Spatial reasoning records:

..............................

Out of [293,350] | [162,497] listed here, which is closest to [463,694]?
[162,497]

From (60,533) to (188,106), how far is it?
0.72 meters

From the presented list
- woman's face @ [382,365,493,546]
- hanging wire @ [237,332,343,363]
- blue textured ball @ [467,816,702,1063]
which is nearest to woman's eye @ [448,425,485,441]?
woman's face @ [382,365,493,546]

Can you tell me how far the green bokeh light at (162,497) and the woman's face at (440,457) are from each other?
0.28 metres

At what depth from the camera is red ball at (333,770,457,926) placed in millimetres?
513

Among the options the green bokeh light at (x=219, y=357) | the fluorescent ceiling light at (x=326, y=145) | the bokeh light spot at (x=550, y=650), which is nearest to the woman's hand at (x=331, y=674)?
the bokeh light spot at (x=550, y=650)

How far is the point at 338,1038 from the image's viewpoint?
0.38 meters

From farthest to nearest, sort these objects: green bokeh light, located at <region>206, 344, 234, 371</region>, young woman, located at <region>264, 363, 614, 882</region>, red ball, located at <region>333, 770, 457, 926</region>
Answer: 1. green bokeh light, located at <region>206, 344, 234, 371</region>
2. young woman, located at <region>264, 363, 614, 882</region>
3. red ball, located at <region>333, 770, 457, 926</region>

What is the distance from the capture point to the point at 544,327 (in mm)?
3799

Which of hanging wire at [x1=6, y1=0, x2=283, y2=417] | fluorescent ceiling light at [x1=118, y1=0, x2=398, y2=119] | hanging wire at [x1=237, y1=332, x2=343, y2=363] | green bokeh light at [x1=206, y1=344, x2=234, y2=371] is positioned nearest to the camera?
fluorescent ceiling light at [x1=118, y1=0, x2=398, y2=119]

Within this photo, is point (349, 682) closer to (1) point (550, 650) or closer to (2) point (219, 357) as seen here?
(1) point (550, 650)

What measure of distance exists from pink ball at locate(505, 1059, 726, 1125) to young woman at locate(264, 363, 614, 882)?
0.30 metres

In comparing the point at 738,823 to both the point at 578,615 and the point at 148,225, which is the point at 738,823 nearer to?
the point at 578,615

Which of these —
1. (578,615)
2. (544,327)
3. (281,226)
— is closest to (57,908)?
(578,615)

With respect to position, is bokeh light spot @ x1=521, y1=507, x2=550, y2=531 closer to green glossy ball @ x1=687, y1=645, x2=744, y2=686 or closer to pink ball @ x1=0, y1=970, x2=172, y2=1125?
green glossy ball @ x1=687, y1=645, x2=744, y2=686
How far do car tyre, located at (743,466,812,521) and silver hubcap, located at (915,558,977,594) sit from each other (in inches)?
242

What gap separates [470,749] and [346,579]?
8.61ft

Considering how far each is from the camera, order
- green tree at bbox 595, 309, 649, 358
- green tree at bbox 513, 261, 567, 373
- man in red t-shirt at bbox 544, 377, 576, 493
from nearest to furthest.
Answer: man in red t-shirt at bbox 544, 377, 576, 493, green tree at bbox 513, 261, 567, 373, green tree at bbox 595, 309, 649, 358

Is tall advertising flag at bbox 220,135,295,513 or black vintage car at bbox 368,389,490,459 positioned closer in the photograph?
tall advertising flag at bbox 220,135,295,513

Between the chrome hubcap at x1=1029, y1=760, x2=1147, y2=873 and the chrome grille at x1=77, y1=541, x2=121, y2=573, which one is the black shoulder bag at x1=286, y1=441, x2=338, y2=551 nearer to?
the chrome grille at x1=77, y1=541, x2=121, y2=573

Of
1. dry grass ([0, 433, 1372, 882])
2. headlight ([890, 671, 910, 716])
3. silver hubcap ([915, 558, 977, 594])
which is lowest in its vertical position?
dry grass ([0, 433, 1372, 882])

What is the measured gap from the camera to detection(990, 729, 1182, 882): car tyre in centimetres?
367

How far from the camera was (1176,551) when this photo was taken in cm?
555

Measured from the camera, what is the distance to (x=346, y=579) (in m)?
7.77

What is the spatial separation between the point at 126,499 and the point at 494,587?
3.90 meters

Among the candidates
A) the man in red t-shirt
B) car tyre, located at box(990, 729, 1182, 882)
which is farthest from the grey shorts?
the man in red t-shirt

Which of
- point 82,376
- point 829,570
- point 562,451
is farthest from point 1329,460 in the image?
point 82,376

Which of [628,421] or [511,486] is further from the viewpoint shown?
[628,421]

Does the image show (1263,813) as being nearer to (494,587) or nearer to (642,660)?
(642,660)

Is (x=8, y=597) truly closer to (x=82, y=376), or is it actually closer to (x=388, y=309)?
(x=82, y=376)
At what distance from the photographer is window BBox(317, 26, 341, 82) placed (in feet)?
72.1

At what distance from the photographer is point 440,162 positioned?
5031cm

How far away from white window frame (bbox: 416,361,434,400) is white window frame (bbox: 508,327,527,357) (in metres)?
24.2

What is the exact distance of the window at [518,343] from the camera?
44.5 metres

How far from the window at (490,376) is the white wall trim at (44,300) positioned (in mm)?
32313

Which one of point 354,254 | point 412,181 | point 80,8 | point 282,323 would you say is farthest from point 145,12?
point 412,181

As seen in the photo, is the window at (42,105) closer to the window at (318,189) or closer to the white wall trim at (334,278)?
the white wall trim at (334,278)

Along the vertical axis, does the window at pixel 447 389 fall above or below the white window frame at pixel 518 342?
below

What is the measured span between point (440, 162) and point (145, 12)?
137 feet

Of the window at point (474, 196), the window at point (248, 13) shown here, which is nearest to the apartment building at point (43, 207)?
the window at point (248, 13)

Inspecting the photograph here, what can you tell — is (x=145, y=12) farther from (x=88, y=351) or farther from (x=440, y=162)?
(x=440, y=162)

..............................

Problem requirements: Retype all the material above precisely, with no line left out.

Reply to the exercise:
Out of [293,350] | [162,497] listed here, which is closest to [463,694]?
[162,497]

From (60,533) to (188,106), how far is it?
0.72 meters

From the presented list
- woman's face @ [382,365,493,546]
- hanging wire @ [237,332,343,363]
- blue textured ball @ [467,816,702,1063]
which is nearest to woman's eye @ [448,425,485,441]?
woman's face @ [382,365,493,546]

Can you tell me how far the green bokeh light at (162,497) and the woman's face at (440,457) are from each other?
0.28 metres

At what depth from the camera is red ball at (333,770,457,926) placed in millimetres?
513

Among the options the green bokeh light at (x=219, y=357) | the fluorescent ceiling light at (x=326, y=145) | the bokeh light spot at (x=550, y=650), which is nearest to the woman's hand at (x=331, y=674)?
the bokeh light spot at (x=550, y=650)

How far is the point at 338,1038 from the image's viewpoint?
0.38 meters

From farthest to nearest, sort these objects: green bokeh light, located at <region>206, 344, 234, 371</region>, young woman, located at <region>264, 363, 614, 882</region>, red ball, located at <region>333, 770, 457, 926</region>
Answer: 1. green bokeh light, located at <region>206, 344, 234, 371</region>
2. young woman, located at <region>264, 363, 614, 882</region>
3. red ball, located at <region>333, 770, 457, 926</region>

What is the distance from the capture point to the point at 544,327 (in mm)?
3799

Which of hanging wire at [x1=6, y1=0, x2=283, y2=417] | fluorescent ceiling light at [x1=118, y1=0, x2=398, y2=119] | hanging wire at [x1=237, y1=332, x2=343, y2=363] | green bokeh light at [x1=206, y1=344, x2=234, y2=371] is positioned nearest to the camera?
fluorescent ceiling light at [x1=118, y1=0, x2=398, y2=119]

Within this photo, is point (349, 682) closer to (1) point (550, 650) or closer to (2) point (219, 357) as seen here?
(1) point (550, 650)

What measure of distance exists from pink ball at locate(505, 1059, 726, 1125) to young woman at locate(264, 363, 614, 882)?
0.30 metres

In comparing the point at 738,823 to both the point at 578,615 and the point at 148,225, which is the point at 738,823 nearer to?
the point at 578,615

Which of these —
1. (578,615)
2. (544,327)
3. (281,226)
— is closest to (57,908)?
(578,615)

With respect to position, is bokeh light spot @ x1=521, y1=507, x2=550, y2=531 closer to green glossy ball @ x1=687, y1=645, x2=744, y2=686 or closer to pink ball @ x1=0, y1=970, x2=172, y2=1125?
green glossy ball @ x1=687, y1=645, x2=744, y2=686
How far do car tyre, located at (743,466,812,521) and silver hubcap, located at (915,558,977,594) sit from each other (in inches)?
242

What gap separates [470,749] and [346,579]?
8.61ft

Considering how far each is from the camera, order
- green tree at bbox 595, 309, 649, 358
- green tree at bbox 513, 261, 567, 373
- man in red t-shirt at bbox 544, 377, 576, 493
from nearest to furthest.
Answer: man in red t-shirt at bbox 544, 377, 576, 493, green tree at bbox 513, 261, 567, 373, green tree at bbox 595, 309, 649, 358

Is tall advertising flag at bbox 220,135,295,513 or black vintage car at bbox 368,389,490,459 positioned closer in the photograph?
tall advertising flag at bbox 220,135,295,513

Between the chrome hubcap at x1=1029, y1=760, x2=1147, y2=873 and the chrome grille at x1=77, y1=541, x2=121, y2=573, which one is the black shoulder bag at x1=286, y1=441, x2=338, y2=551 nearer to?
the chrome grille at x1=77, y1=541, x2=121, y2=573

Of
1. dry grass ([0, 433, 1372, 882])
2. headlight ([890, 671, 910, 716])
3. silver hubcap ([915, 558, 977, 594])
which is lowest in its vertical position?
dry grass ([0, 433, 1372, 882])

What is the measured gap from the camera to detection(990, 729, 1182, 882): car tyre in centimetres?
367

How far from the camera was (1176,551) when this photo was taken in cm?
555

Measured from the camera, what is the distance to (x=346, y=579) (in m)?
7.77

What is the spatial separation between the point at 126,499 and the point at 494,587?
3.90 meters

Among the candidates
A) the man in red t-shirt
B) car tyre, located at box(990, 729, 1182, 882)
which is farthest from the grey shorts?
the man in red t-shirt

Which of
- point 82,376
- point 829,570
- point 562,451
is farthest from point 1329,460 in the image?
point 82,376

Which of [628,421] or [511,486] is further from the viewpoint shown?
[628,421]

Does the image show (1263,813) as being nearer to (494,587) or nearer to (642,660)?
(642,660)

Is (x=8, y=597) truly closer to (x=82, y=376), or is it actually closer to (x=388, y=309)?
(x=82, y=376)
At what distance from the photographer is window BBox(317, 26, 341, 82) placed (in feet)?
72.1

At what distance from the photographer is point 440,162 positioned?
5031cm

How far away from white window frame (bbox: 416,361,434,400) is white window frame (bbox: 508,327,527,357) (in metres)?
24.2

What is the exact distance of the window at [518,343] from the camera?
44.5 metres

How far from the window at (490,376) is the white wall trim at (44,300) positioned (in mm)?
32313

Which one of point 354,254 | point 412,181 | point 80,8 | point 282,323 would you say is farthest from point 145,12?
point 412,181

As seen in the photo, is the window at (42,105) closer to the window at (318,189) or closer to the white wall trim at (334,278)?
the white wall trim at (334,278)

Along the vertical axis, does the window at pixel 447 389 fall above or below the white window frame at pixel 518 342?
below

What is the measured span between point (440, 162) and point (145, 12)?
137 feet

Of the window at point (474, 196), the window at point (248, 13) shown here, which is nearest to the apartment building at point (43, 207)?
the window at point (248, 13)

Inspecting the photograph here, what can you tell — is (x=145, y=12) farther from (x=88, y=351) or farther from (x=440, y=162)?
(x=440, y=162)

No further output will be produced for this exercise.